According to historians, the city now known as Edirne but formerly called Adrianople has been the site of no less than 15 battles! When the Battle of Adrianople is mentioned, most people think of either the 324 AD version involving Constantine the Great or the 378 AD edition featuring the Roman Emperor Valens. Certainly, it is questionable whether any commander in the other 14 battles managed to be as utterly inept as Valens. It was one of the major turning points in history; after suffering a heavy defeat, the Romans lost their confidence and became easy pickings for the rampaging barbarian hordes. Less than a century later, the great Western Roman Empire had been destroyed.

Valens was the ruler of the eastern part of the Roman Empire and asked his nephew Gracian, the emperor in the west, to help him suppress a Gothic uprising in Thrace. It was a mess of Valens’ making as he allowed the Goths to settle in the east in 376 AD after they had been kicked out of their lands by the Huns. Things took a turn for the worse when the Goths rose up against the perceived tyranny of the Roman provincial commanders. The next two years saw a series of running battles with no clear victor.

By 378 AD, Valens had decided to take affirmative action and took a force of 40,000-50,000 men to meet the Goths head on a few miles outside the city of Adrianople in modern day Turkey. The days before the fateful battle featured nothing but blunders from the Roman commander. After learning that his general Sebastianus and the Western Emperor Gratian had enjoyed some success, Valens wanted to taste victory himself and got ready for battle. About three days before Adrianople, Valens received word that the Goths only had an army of around 10,000 men marching towards the city.

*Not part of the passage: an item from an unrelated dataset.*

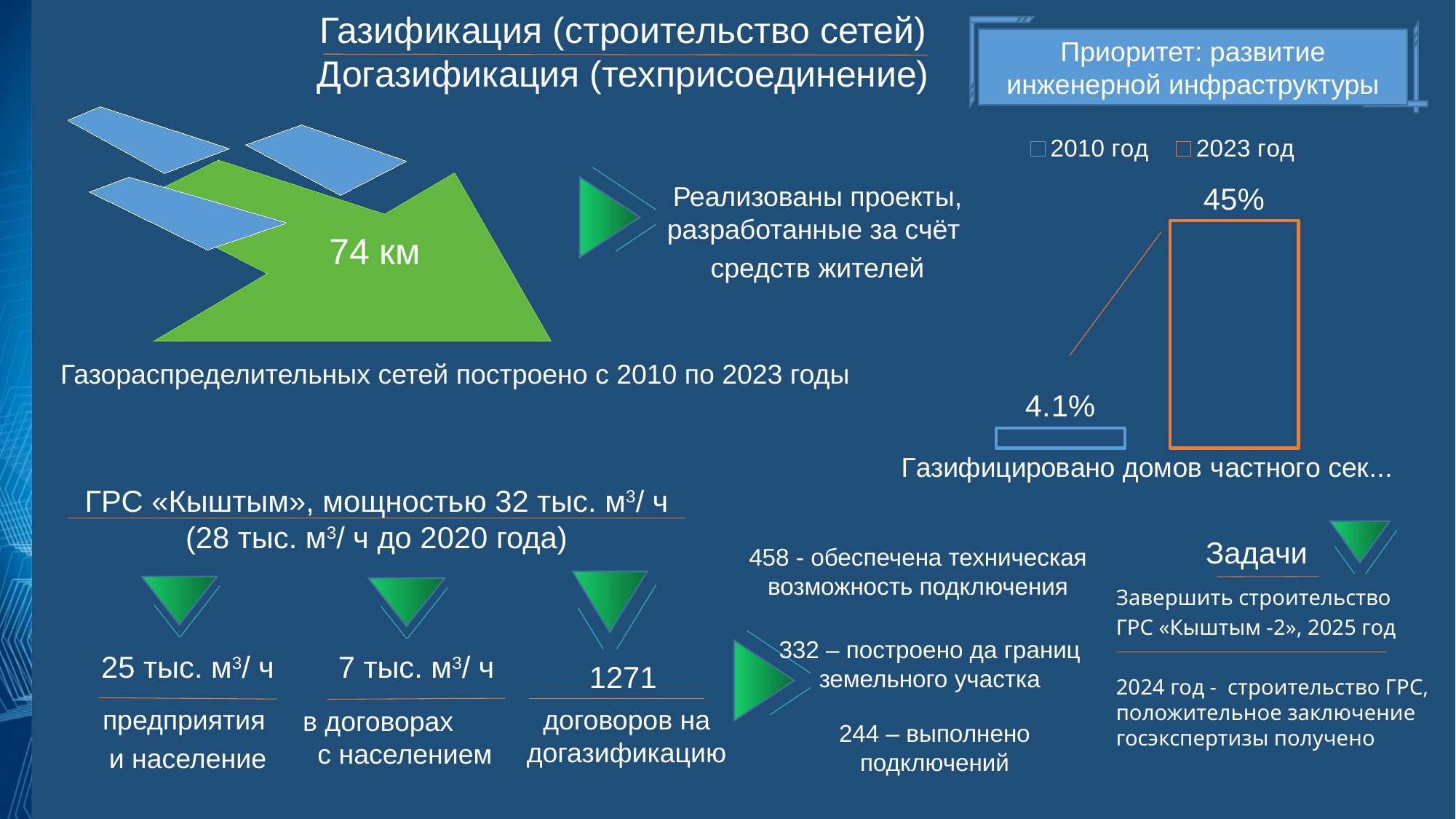
In the bar chart on the right, what is the difference between the 2023 год value and the 2010 год value? 40.9% How many series does the legend of the bar chart on the right list? 2 In the bar chart on the right, what colour is the bar for 2010 год? blue In the bar chart on the right, which year has the lower value? 2010 год In the bar chart on the right, what colour is the bar for 2023 год? orange How many bars are plotted in the bar chart on the right? 2 What kind of chart is shown on the right side of the slide under the legend '2010 год' and '2023 год'? bar chart In the bar chart on the right, what is the value for 2010 год? 4.1% In the bar chart on the right, what is the value for 2023 год? 45% In the bar chart on the right, do the values rise or fall from 2010 год to 2023 год? rise In the bar chart on the right, is the value for 2023 год larger or smaller than the value for 2010 год? larger In the bar chart on the right, which year has the higher value? 2023 год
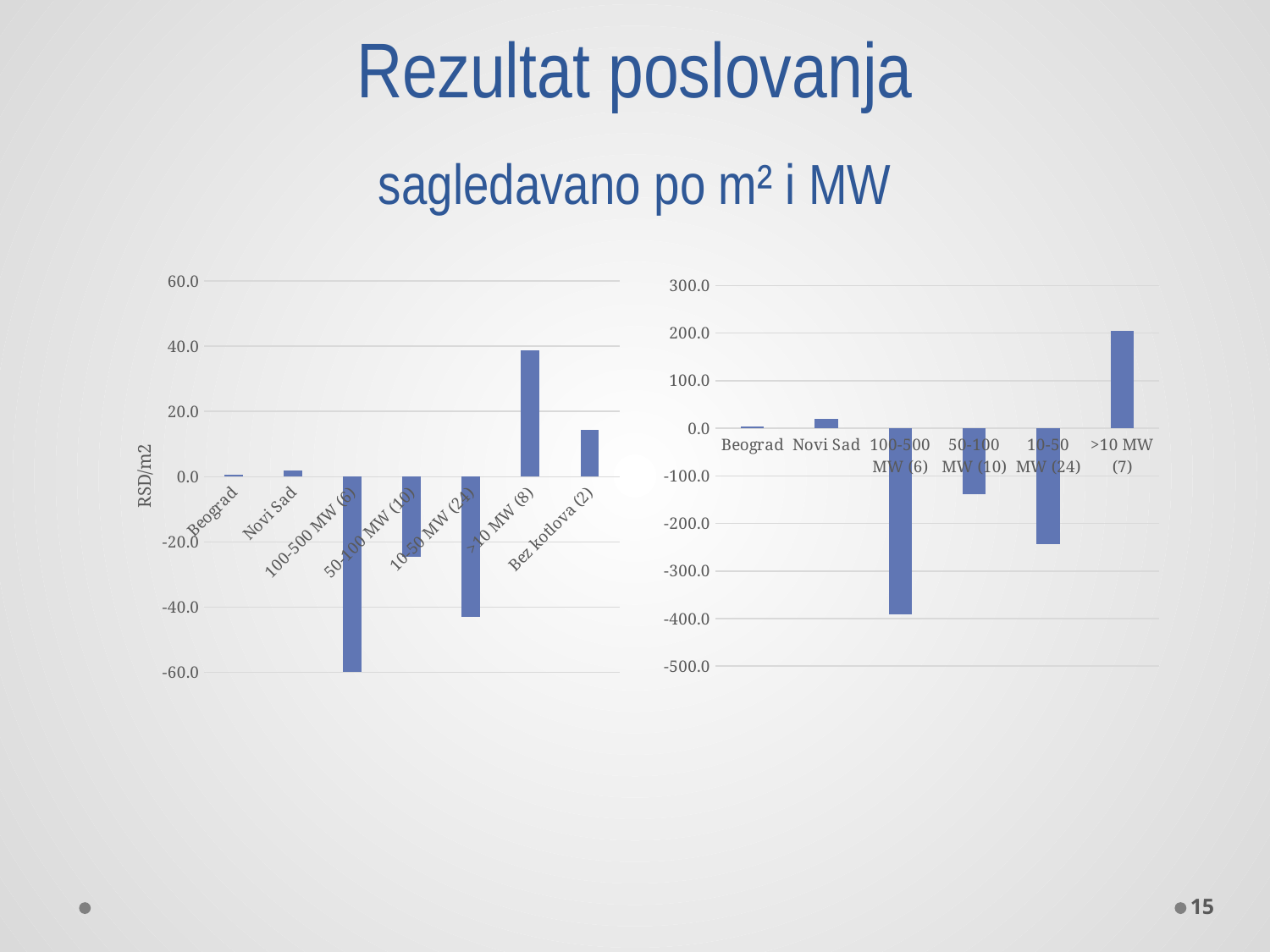
What kind of chart is the left chart on the slide? bar chart In the right chart, which category has the lowest value? 100-500 MW (6) In the right chart, which category has the highest value? >10 MW (7) In the left chart, which category has the highest value? >10 MW (8) What is the vertical axis title of the left chart? RSD/m2 How many categories does the right chart show? 6 In the right chart, is the value for 50-100 MW (10) greater or less than -200.0? greater In the right chart, which is larger, the value for Novi Sad or the value for Beograd? Novi Sad In the left chart, is the value for 10-50 MW (24) greater or less than -40.0? less How many categories does the left chart show? 7 In the left chart, which category has the lowest value? 100-500 MW (6)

If this was his first mistake, his second one was not listening to his nephew. Gratian sent a messenger who told Valens to wait for reinforcements, but the stubborn emperor wanted the glory for himself. The Gothic leader Fritigern sent an envoy to request peace talks, but Valens, convinced of victory due to his supposedly superior numbers, rejected these proposals. It appears that Fritigern was merely buying time.

The Romans marched for seven hours over difficult terrain to meet the opposing Gothic force. By now, Valens’ men were tired, dehydrated and far from peak condition. Sources suggest that the Goths tried to negotiate a hostage exchange; again, this was to buy time for their cavalry to return from a foraging expedition. Valens adopted a standard military formation and marched forward; apparently, some Roman units started the battle before any order was given. As the Romans attacked their foe, the Goth cavalry arrived on the scene and surrounded their enemies.

The heavily armed Gothic cavalry destroyed the Roman light infantry. The Roman heavy infantry should have had the discipline to retreat, but instead, it collapsed and was annihilated. Valens probably died on the battlefield although his body was never recovered. The Romans lost up to two-thirds of its force at Adrianople, and this set the scene for the collapse of the Western Roman Empire.